When Winchester governing bodies fail to work together, progress halts
Every individual has experienced and lamented them.
The city of Winchester is no different.
Over the years, many opportunities have presented themselves, but some people have overlooked them or chosen not to take them.
There has been an opportunity to promulgate some reasonably innocuous design standards for new construction here, but governing bodies failed that opportunity. Now the community is facing further development which does not enhance our local milieu.
Local boards and commissions seem almost — at times — to be working against one another rather than in conjunction with one another.
On occasion, the Fiscal Court or City Commission do not support recommendations of the Planning Commission. Sometimes, the Planning Commission does not support efforts of Main Street Winchester.
It sometimes appears as if various groups working for the benefit of the citizens of the county have formed a metaphorical “circular firing squad.”
Within the last few years, the office of Planning and Community Development has foregone opportunities to upgrade its policies regarding regulations on parking and landscaping.
It’s understandable the office has many obligations and duties to attend to, but the process of updating these standards could easily be relegated to an ad hoc committee and placed on the books in a reasonable amount of time.
The office local has recently revised the sign ordinance, and that’s a good thing.
But the parking regulations are hopelessly outdated, often difficult to decipher. The office hasn’t accounted for the types of establishments for which parking requirements within the ‘retail store’ classification are established. For instance, the amount of time a patron of business is expected to spend in an establishment should be considered in formulating parking rules. People are likely to spend less time in Walgreen’s than at Walmart, so the number of required parking spaces should reflect reality. The parking regulations permit shorter parking stalls with overhangs, but many developers put in longer stalls, creating more paving than necessary. They should be urged to use the alternative method.
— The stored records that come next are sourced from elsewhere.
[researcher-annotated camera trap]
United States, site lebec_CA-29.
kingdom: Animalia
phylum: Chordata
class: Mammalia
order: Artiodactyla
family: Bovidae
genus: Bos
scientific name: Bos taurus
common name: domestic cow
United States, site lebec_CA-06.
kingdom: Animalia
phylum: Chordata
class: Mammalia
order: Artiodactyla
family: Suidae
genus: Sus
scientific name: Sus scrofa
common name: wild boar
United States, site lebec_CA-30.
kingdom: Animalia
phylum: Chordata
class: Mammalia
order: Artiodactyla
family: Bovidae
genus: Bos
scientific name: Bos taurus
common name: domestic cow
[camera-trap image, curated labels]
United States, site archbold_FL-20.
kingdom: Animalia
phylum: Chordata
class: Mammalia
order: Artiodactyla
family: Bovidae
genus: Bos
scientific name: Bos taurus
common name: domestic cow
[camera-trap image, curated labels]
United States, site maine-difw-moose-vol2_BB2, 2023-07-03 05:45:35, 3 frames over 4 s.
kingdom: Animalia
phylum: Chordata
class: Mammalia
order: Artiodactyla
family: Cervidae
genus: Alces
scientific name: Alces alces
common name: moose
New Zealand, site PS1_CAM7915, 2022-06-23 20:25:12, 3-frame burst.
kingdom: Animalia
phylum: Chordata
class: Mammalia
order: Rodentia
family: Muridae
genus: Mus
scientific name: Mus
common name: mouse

The lack of updated landscaping requirements allows planting that is inappropriate for its use, and the lack of an update requiring new businesses locating in vacant buildings to bring the property up to current standards has resulted in existing properties continuing to operate without providing current landscape mandates.
And the city is missing out on rationally and logically growing its boundaries by not actively seeking to incorporate new development that is adjacent to the present city boundaries.
It’s possible the city has failed to take advantage of incorporation by not requiring the proposed Twin Oaks development to accept annexation into the city. This development abuts the city limits along U.S. 627 and will undoubtedly receive city water and sewer services. It meets all the prerequisites for annexation.
However, once the first house is built and sold, incorporation will rely on 100 percent of the residents agreeing to that, a much more difficult scenario.
Winchester is growing. Good things are happening here as part of that growth.
More good things would result from fewer missed opportunities.